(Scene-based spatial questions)

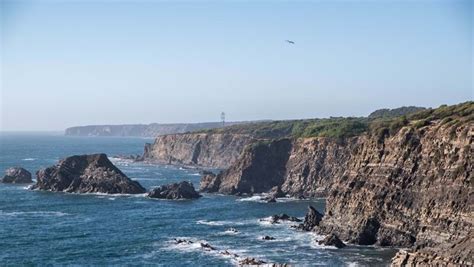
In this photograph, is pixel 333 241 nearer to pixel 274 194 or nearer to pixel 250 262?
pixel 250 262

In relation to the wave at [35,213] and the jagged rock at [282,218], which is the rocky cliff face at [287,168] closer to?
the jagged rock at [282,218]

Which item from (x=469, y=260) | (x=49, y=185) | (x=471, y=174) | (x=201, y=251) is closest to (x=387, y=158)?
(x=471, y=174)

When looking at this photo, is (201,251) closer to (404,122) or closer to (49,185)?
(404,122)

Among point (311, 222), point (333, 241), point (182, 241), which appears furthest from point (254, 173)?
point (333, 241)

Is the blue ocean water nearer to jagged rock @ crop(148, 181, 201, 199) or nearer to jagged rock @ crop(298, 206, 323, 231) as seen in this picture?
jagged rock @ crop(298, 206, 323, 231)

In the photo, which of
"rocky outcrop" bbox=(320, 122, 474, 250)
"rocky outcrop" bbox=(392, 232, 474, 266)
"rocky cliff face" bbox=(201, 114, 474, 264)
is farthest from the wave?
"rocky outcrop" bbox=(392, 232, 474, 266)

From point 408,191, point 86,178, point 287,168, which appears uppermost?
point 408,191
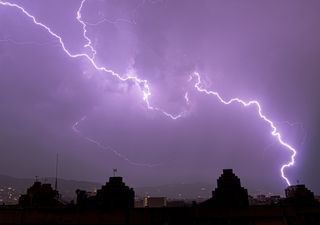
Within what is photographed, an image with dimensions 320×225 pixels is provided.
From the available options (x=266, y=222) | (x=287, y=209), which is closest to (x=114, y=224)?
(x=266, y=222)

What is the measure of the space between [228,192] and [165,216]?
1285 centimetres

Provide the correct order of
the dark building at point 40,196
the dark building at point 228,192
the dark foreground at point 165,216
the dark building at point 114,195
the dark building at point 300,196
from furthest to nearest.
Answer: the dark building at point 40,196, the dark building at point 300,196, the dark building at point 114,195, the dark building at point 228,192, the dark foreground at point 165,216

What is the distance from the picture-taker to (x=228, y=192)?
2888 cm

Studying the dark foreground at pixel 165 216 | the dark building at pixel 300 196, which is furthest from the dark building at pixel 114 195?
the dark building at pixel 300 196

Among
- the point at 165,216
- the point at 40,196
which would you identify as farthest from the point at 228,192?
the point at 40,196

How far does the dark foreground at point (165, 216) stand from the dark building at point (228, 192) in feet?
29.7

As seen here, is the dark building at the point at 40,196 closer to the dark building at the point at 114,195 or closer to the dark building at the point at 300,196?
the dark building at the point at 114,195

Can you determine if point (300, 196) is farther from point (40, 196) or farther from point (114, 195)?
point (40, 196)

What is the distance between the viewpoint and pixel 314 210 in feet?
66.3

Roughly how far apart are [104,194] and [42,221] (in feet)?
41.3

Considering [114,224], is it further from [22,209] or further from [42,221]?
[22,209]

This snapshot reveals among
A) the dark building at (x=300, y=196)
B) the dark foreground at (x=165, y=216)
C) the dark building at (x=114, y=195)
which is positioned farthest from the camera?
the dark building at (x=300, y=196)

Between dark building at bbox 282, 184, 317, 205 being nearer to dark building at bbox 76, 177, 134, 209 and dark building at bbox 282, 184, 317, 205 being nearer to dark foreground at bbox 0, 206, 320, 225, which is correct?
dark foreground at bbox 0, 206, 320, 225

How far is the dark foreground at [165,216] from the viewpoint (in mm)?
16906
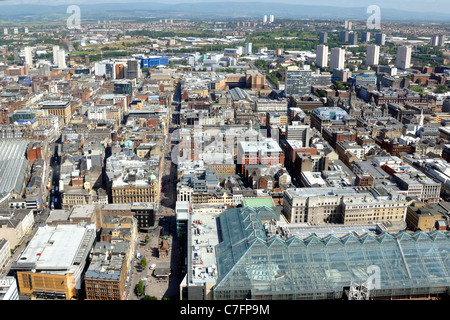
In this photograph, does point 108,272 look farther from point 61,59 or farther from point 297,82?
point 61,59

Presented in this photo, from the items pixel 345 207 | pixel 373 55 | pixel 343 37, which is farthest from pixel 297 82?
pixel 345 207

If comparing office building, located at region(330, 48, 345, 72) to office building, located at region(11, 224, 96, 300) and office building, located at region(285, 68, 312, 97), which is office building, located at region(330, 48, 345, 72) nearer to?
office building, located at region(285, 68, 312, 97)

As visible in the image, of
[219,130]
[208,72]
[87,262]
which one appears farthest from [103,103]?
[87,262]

--

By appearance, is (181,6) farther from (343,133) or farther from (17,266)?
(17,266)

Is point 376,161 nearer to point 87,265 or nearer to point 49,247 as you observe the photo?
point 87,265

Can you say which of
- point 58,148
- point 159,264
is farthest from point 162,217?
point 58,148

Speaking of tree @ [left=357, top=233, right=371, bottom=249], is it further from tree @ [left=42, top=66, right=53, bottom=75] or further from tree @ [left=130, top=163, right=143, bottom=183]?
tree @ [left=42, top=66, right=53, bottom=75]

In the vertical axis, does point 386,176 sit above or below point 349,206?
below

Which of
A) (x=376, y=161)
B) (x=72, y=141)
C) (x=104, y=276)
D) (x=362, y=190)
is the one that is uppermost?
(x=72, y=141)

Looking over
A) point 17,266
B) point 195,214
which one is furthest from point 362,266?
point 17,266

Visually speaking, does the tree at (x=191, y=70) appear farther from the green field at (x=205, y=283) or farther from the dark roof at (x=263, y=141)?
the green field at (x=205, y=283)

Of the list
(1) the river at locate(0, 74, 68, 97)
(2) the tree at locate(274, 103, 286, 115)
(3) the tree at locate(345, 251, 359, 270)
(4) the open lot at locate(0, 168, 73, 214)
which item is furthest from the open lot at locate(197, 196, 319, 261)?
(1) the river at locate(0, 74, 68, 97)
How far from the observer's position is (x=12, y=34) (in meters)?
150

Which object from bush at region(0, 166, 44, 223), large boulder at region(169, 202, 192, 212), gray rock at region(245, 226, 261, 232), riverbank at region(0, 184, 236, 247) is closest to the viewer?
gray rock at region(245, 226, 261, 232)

● REQUIRED TASK: Work out how many lines of the records contain the string "nearer", treating uppercase and lowercase letters as different. Reply with the number alone.

● SOLUTION BELOW: 5